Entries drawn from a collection
□ □ □

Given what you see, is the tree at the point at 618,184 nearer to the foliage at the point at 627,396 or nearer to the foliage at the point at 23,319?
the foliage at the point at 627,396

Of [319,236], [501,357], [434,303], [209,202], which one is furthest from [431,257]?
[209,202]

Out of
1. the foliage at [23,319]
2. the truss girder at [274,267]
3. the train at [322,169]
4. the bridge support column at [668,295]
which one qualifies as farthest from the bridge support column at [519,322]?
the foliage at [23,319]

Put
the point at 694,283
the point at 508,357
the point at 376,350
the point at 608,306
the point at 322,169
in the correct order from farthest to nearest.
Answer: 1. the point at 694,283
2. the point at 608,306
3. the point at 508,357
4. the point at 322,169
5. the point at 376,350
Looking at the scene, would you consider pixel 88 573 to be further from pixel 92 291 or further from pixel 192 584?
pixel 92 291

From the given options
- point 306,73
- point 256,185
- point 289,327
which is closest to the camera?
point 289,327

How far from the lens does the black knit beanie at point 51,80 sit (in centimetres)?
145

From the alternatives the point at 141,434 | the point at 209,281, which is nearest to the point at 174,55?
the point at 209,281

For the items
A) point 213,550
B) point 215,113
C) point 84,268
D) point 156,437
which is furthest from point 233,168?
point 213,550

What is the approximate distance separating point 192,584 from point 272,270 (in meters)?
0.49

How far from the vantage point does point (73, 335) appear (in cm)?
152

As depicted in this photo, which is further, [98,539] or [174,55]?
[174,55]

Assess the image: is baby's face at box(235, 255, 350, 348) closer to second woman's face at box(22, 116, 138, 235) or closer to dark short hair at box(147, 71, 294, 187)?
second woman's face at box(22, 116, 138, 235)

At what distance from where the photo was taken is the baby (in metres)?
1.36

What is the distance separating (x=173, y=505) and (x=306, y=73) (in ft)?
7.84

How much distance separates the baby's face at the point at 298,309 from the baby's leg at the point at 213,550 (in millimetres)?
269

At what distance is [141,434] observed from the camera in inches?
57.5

□ □ □

▶ REQUIRED TASK
Recast the lines between the one holding "Of [319,236], [501,357], [434,303], [209,202], which" and the one holding "5. the point at 376,350", inclusive, as a Markdown table with the columns Row and Line. Omit blank lines.

▶ WORKED SOLUTION
| Row | Line |
|---|---|
| 1 | Of [319,236], [501,357], [434,303], [209,202], which one is furthest from [431,257]? |
| 2 | [209,202] |
| 3 | Out of |
| 4 | 1. the foliage at [23,319] |
| 5 | 2. the truss girder at [274,267] |
| 6 | 3. the train at [322,169] |
| 7 | 4. the bridge support column at [668,295] |
| 8 | which one qualifies as farthest from the bridge support column at [519,322]? |
| 9 | the foliage at [23,319] |
| 10 | Put |
| 11 | the point at 694,283 |
| 12 | the point at 508,357 |
| 13 | the point at 376,350 |
| 14 | the point at 608,306 |
| 15 | the point at 322,169 |
| 16 | in the correct order from farthest to nearest. |
| 17 | Answer: 1. the point at 694,283 |
| 18 | 2. the point at 608,306 |
| 19 | 3. the point at 508,357 |
| 20 | 4. the point at 322,169 |
| 21 | 5. the point at 376,350 |